Additionally, a one-off, short-term project for which an agency competes doesn't represent a marriage, but a date. In this case, it is unfair to the agency to say that it cannot work with competing projects and companies.
This, of course, is easier written than adhered to. A strong-willed company managing director or marketing director sets his or her own rules, and they can be unfair.
What we have found over the years is that the truth will set you free. In other words, always tell both companies if you think or if you think that they will think that a possible conflict could develop. Keeping all the cards on the table is the best insurance for avoiding conflicts and keeping everyone happy.
3. What is Willard Marketing Monthly's philosophy on tenders?
WMM: The answer to that question would take a book. But, here goes…
We believe that the tender process is generally healthy. It can lead to better creative and it can lead to more cost efficiency. There, we have said the litany of what we are supposed to say.
Now, the real skinny: Many tenders in Ukraine are a waste of time, and end up costing not just the agencies but, in the final analysis, the companies that conduct them.
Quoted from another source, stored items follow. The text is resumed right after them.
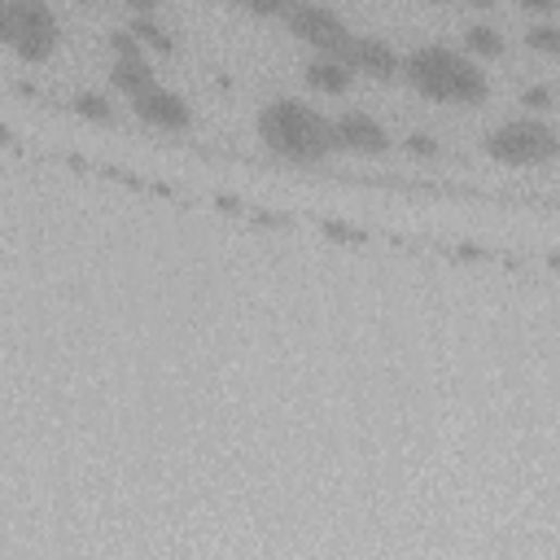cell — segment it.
<instances>
[{
  "mask_svg": "<svg viewBox=\"0 0 560 560\" xmlns=\"http://www.w3.org/2000/svg\"><path fill=\"white\" fill-rule=\"evenodd\" d=\"M236 5L245 14H254V19H290L303 0H236Z\"/></svg>",
  "mask_w": 560,
  "mask_h": 560,
  "instance_id": "obj_15",
  "label": "cell"
},
{
  "mask_svg": "<svg viewBox=\"0 0 560 560\" xmlns=\"http://www.w3.org/2000/svg\"><path fill=\"white\" fill-rule=\"evenodd\" d=\"M338 58L355 75H368V80H394V75H403L399 49L386 36H377V32H351V40H346V49Z\"/></svg>",
  "mask_w": 560,
  "mask_h": 560,
  "instance_id": "obj_7",
  "label": "cell"
},
{
  "mask_svg": "<svg viewBox=\"0 0 560 560\" xmlns=\"http://www.w3.org/2000/svg\"><path fill=\"white\" fill-rule=\"evenodd\" d=\"M123 5H127L132 14H154V10H158V0H123Z\"/></svg>",
  "mask_w": 560,
  "mask_h": 560,
  "instance_id": "obj_19",
  "label": "cell"
},
{
  "mask_svg": "<svg viewBox=\"0 0 560 560\" xmlns=\"http://www.w3.org/2000/svg\"><path fill=\"white\" fill-rule=\"evenodd\" d=\"M0 32L23 62H45L62 45V23L49 0H10L5 14H0Z\"/></svg>",
  "mask_w": 560,
  "mask_h": 560,
  "instance_id": "obj_4",
  "label": "cell"
},
{
  "mask_svg": "<svg viewBox=\"0 0 560 560\" xmlns=\"http://www.w3.org/2000/svg\"><path fill=\"white\" fill-rule=\"evenodd\" d=\"M303 80H307V88H312V93L342 97V93H351V88H355V80H360V75H355L338 53H316V58L307 62Z\"/></svg>",
  "mask_w": 560,
  "mask_h": 560,
  "instance_id": "obj_9",
  "label": "cell"
},
{
  "mask_svg": "<svg viewBox=\"0 0 560 560\" xmlns=\"http://www.w3.org/2000/svg\"><path fill=\"white\" fill-rule=\"evenodd\" d=\"M482 149L503 167H547L560 158V127L547 114H508L486 136Z\"/></svg>",
  "mask_w": 560,
  "mask_h": 560,
  "instance_id": "obj_3",
  "label": "cell"
},
{
  "mask_svg": "<svg viewBox=\"0 0 560 560\" xmlns=\"http://www.w3.org/2000/svg\"><path fill=\"white\" fill-rule=\"evenodd\" d=\"M464 49L473 58H499L508 49V40H503V32L495 23H468L464 27Z\"/></svg>",
  "mask_w": 560,
  "mask_h": 560,
  "instance_id": "obj_11",
  "label": "cell"
},
{
  "mask_svg": "<svg viewBox=\"0 0 560 560\" xmlns=\"http://www.w3.org/2000/svg\"><path fill=\"white\" fill-rule=\"evenodd\" d=\"M333 136H338V149L360 158H377L390 149V127L364 106H346L342 114H333Z\"/></svg>",
  "mask_w": 560,
  "mask_h": 560,
  "instance_id": "obj_6",
  "label": "cell"
},
{
  "mask_svg": "<svg viewBox=\"0 0 560 560\" xmlns=\"http://www.w3.org/2000/svg\"><path fill=\"white\" fill-rule=\"evenodd\" d=\"M521 106H525L529 114H547V110L560 106V93H556L551 84H525V88H521Z\"/></svg>",
  "mask_w": 560,
  "mask_h": 560,
  "instance_id": "obj_14",
  "label": "cell"
},
{
  "mask_svg": "<svg viewBox=\"0 0 560 560\" xmlns=\"http://www.w3.org/2000/svg\"><path fill=\"white\" fill-rule=\"evenodd\" d=\"M407 149H412L416 158H434V154H438V141H434V132H412V136H407Z\"/></svg>",
  "mask_w": 560,
  "mask_h": 560,
  "instance_id": "obj_17",
  "label": "cell"
},
{
  "mask_svg": "<svg viewBox=\"0 0 560 560\" xmlns=\"http://www.w3.org/2000/svg\"><path fill=\"white\" fill-rule=\"evenodd\" d=\"M132 32L141 36L145 49H154V53H175V40L167 36V27H162L154 14H136V19H132Z\"/></svg>",
  "mask_w": 560,
  "mask_h": 560,
  "instance_id": "obj_12",
  "label": "cell"
},
{
  "mask_svg": "<svg viewBox=\"0 0 560 560\" xmlns=\"http://www.w3.org/2000/svg\"><path fill=\"white\" fill-rule=\"evenodd\" d=\"M403 80L421 97L442 101V106H477L490 93L482 62L455 45H416L403 58Z\"/></svg>",
  "mask_w": 560,
  "mask_h": 560,
  "instance_id": "obj_2",
  "label": "cell"
},
{
  "mask_svg": "<svg viewBox=\"0 0 560 560\" xmlns=\"http://www.w3.org/2000/svg\"><path fill=\"white\" fill-rule=\"evenodd\" d=\"M132 110H136L141 123H149V127H158V132H184V127L193 123L188 97L175 93V88H162V84H154L149 93L132 97Z\"/></svg>",
  "mask_w": 560,
  "mask_h": 560,
  "instance_id": "obj_8",
  "label": "cell"
},
{
  "mask_svg": "<svg viewBox=\"0 0 560 560\" xmlns=\"http://www.w3.org/2000/svg\"><path fill=\"white\" fill-rule=\"evenodd\" d=\"M80 114H88V119H97V123H110L114 119V110H110V101L101 97V93H80L75 101H71Z\"/></svg>",
  "mask_w": 560,
  "mask_h": 560,
  "instance_id": "obj_16",
  "label": "cell"
},
{
  "mask_svg": "<svg viewBox=\"0 0 560 560\" xmlns=\"http://www.w3.org/2000/svg\"><path fill=\"white\" fill-rule=\"evenodd\" d=\"M525 45H529L534 53H543V58H560V23L538 19V23L525 32Z\"/></svg>",
  "mask_w": 560,
  "mask_h": 560,
  "instance_id": "obj_13",
  "label": "cell"
},
{
  "mask_svg": "<svg viewBox=\"0 0 560 560\" xmlns=\"http://www.w3.org/2000/svg\"><path fill=\"white\" fill-rule=\"evenodd\" d=\"M464 5H473V10H495L499 0H464Z\"/></svg>",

Frankly, you don't want your agency shaving corners in time or less talented people because it has to make up the money it invested competing in the tender.
A tender for a contract worth less than $10,000 is rather silly. If it is a major design project, some companies will invest this much to win the tender - and that company might be competing against six to 10 others.
This is lunacy. If the government had not shut down the casinos in Ukraine, this would be a better place to put your money.
Our advice to agencies?
1. Stay away from any tender under $10,000. If you are really desperate and have capacity, lower that bar to $5,000.
2. Stay away from cattle calls that pit as many as 10 agencies against one another for a relatively small sum. This is an exercise in futility.
3. Only go after tenders that are strategically important to your business. Don't throw your hat into the ring just because there is a competition. Pick your battles.
4. Do the research. If a marketing director's brother-in-law works at a competing ad or PR agency, be suspicious. Only go after business that you believe you have a reasonable chance of winning. This isn't our advice - we were channeling David Ogilvy.